Patricia Snyder - David Lawrence Jr. Endowed Chair in Early Childhood Studies
When Patricia Snyder was a child, kindergarten in public schools was not widely available, and preschool was a luxury beyond her Pittsburgh steel-working family’s modest means. But she was fortunate: She had nurturing parents who provided early experiences and opportunities that fostered a love for learning.
“I wasn’t born into a family with great financial wealth, but I was born into a family with a wealth of love and one that valued education and provided early learning experiences,” she recalls.
In her work, Snyder advances the science and develops the tools to give every child those types of early experiences, whether it’s at school — through quality early-childhood education — or at home, through parent skill-building and family support.
“As a civil and moral society, we have a responsibility to ensure that those services and supports are available for all children and families who need them,” she says.
Her goal is to ensure that early childhood services and supports are both available and informed by the latest research. She has found a staunch ally in David Lawrence Jr., the early-education visionary leader and advocate for whom her endowed chair is named. Meeting Lawrence and understanding his vision for the chair was a big part of her decision to accept the position at Florida, Snyder says. Their partnership helps move science into practices and policies to benefit children in Florida and nationwide, and their friendship provides solace when the challenges seem daunting.

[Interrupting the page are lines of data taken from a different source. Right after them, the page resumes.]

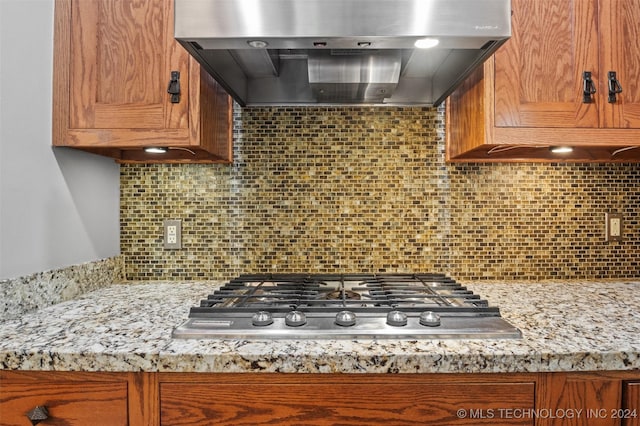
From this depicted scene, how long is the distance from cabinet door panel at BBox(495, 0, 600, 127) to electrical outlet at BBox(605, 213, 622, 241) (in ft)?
1.80

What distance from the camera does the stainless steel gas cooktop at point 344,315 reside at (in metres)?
0.86

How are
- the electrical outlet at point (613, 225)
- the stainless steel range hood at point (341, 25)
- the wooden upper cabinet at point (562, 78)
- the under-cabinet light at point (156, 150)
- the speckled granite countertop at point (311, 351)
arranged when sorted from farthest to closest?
the electrical outlet at point (613, 225), the under-cabinet light at point (156, 150), the wooden upper cabinet at point (562, 78), the stainless steel range hood at point (341, 25), the speckled granite countertop at point (311, 351)

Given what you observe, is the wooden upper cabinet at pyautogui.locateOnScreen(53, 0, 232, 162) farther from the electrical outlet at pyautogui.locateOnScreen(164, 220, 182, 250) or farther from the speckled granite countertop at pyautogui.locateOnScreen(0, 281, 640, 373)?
the speckled granite countertop at pyautogui.locateOnScreen(0, 281, 640, 373)

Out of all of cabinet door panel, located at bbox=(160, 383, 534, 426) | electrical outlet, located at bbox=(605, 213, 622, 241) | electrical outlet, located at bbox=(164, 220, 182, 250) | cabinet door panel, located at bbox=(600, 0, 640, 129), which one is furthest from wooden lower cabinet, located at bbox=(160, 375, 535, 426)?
electrical outlet, located at bbox=(605, 213, 622, 241)

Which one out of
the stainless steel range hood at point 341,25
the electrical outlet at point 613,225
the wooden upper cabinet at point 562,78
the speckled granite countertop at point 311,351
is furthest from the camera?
the electrical outlet at point 613,225

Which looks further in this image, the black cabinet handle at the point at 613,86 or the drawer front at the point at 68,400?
the black cabinet handle at the point at 613,86

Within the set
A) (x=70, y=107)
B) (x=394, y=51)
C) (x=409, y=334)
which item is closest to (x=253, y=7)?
(x=394, y=51)

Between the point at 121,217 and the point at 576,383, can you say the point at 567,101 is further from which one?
the point at 121,217

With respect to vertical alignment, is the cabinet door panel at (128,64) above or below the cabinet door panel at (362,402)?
above

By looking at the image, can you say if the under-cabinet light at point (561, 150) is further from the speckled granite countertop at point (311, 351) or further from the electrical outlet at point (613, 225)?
the speckled granite countertop at point (311, 351)

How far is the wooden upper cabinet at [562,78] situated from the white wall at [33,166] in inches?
52.5

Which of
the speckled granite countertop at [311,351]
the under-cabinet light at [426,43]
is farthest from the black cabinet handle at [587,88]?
the speckled granite countertop at [311,351]

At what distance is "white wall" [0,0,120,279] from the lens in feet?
3.48

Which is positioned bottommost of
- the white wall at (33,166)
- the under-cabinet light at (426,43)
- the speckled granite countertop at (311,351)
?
the speckled granite countertop at (311,351)
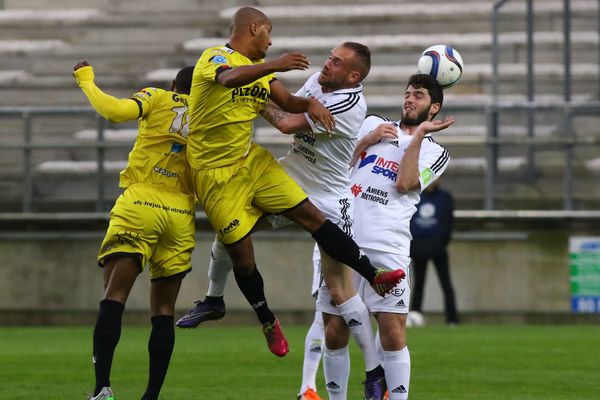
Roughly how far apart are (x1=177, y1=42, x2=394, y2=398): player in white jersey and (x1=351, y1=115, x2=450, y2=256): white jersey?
11cm

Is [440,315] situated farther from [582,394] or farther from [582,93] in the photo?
[582,394]

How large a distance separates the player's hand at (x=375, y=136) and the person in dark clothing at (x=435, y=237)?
28.5 feet

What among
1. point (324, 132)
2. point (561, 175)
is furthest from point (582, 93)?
point (324, 132)

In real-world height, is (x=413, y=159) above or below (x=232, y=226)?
above

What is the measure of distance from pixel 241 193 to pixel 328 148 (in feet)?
2.16

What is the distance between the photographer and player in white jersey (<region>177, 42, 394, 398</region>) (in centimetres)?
938

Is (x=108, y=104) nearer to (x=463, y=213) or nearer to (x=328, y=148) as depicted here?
(x=328, y=148)

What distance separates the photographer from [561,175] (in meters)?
19.5

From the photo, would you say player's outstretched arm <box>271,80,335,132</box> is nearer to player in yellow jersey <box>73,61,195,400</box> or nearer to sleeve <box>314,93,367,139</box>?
sleeve <box>314,93,367,139</box>

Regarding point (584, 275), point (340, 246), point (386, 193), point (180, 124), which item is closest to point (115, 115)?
point (180, 124)

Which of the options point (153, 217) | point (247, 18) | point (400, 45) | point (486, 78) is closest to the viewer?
point (247, 18)

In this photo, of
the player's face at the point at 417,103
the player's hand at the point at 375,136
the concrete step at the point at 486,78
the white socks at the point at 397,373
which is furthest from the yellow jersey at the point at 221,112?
the concrete step at the point at 486,78

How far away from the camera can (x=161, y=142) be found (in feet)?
31.6

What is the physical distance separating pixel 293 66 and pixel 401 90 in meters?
13.8
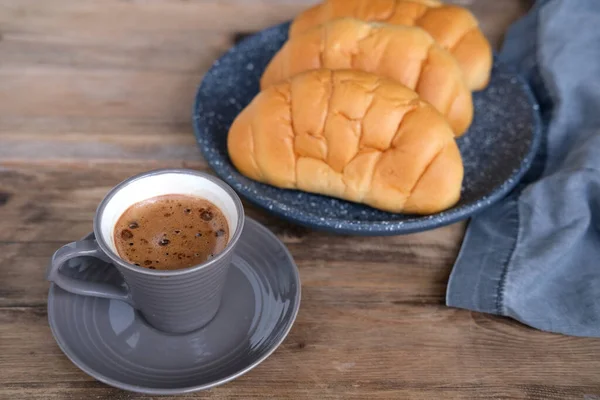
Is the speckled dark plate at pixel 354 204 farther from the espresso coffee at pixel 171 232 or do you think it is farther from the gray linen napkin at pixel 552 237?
the espresso coffee at pixel 171 232

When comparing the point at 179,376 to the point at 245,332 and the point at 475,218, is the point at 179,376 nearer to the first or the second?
the point at 245,332

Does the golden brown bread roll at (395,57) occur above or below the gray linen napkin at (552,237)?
above

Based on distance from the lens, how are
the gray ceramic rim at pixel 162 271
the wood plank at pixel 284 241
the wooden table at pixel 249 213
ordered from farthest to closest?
the wood plank at pixel 284 241, the wooden table at pixel 249 213, the gray ceramic rim at pixel 162 271

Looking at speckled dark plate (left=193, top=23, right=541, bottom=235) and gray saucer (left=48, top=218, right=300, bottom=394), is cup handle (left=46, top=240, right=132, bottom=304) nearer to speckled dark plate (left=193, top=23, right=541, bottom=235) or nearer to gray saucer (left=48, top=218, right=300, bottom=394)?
gray saucer (left=48, top=218, right=300, bottom=394)

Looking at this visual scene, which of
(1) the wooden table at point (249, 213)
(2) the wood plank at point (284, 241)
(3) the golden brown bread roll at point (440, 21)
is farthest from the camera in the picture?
(3) the golden brown bread roll at point (440, 21)

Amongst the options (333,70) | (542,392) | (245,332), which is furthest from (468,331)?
(333,70)

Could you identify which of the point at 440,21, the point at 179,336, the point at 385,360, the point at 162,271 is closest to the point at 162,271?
the point at 162,271

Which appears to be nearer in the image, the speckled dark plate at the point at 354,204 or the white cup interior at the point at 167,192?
the white cup interior at the point at 167,192

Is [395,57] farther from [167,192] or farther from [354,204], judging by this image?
[167,192]

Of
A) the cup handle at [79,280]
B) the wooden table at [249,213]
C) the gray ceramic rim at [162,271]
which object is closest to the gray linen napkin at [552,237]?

“It’s really important to know that he’s an email or a phone call away,” she says. “It’s made me a better scientist and a better professor by having the opportunity to really see further about the collective impacts of the work that we’re doing.”
When a passionate advocate and a leading professor unite to advance a cause, it’s a powerful combination.
David Lawrence Jr.
Visiting a community center in an underprivileged part of Florida, David Lawrence Jr. held up the children’s book he was reading and showed a drawing of a rabbit to his audience of preschoolers. Not one child knew what it was.
“Two of them said ‘cow,’” Lawrence recalls. “What a tragedy.”
Knowing a rabbit from a cow might not seem critical at age 3, but it highlights the learning disparities that can take root long before a child starts school.
When Lawrence, the former publisher of The Miami Herald, decided to devote his energies to public service full time, early childhood education emerged as an area of pressing need — and vast potential to change lives.
“I simply came to believe that the whole future of the United States depended on getting folks more educated,” he says. “I came to understand fully that if you could ever get the early years right, you’d probably have children and then adults with momentum all their lives.”
When a child succeeds in school, the benefits extend far beyond that family. From safer communities to a better workforce, early childhood education can touch each of our lives, Lawrence says.
“The very future of Florida — and America — depends on children being ready to succeed in school and in life.”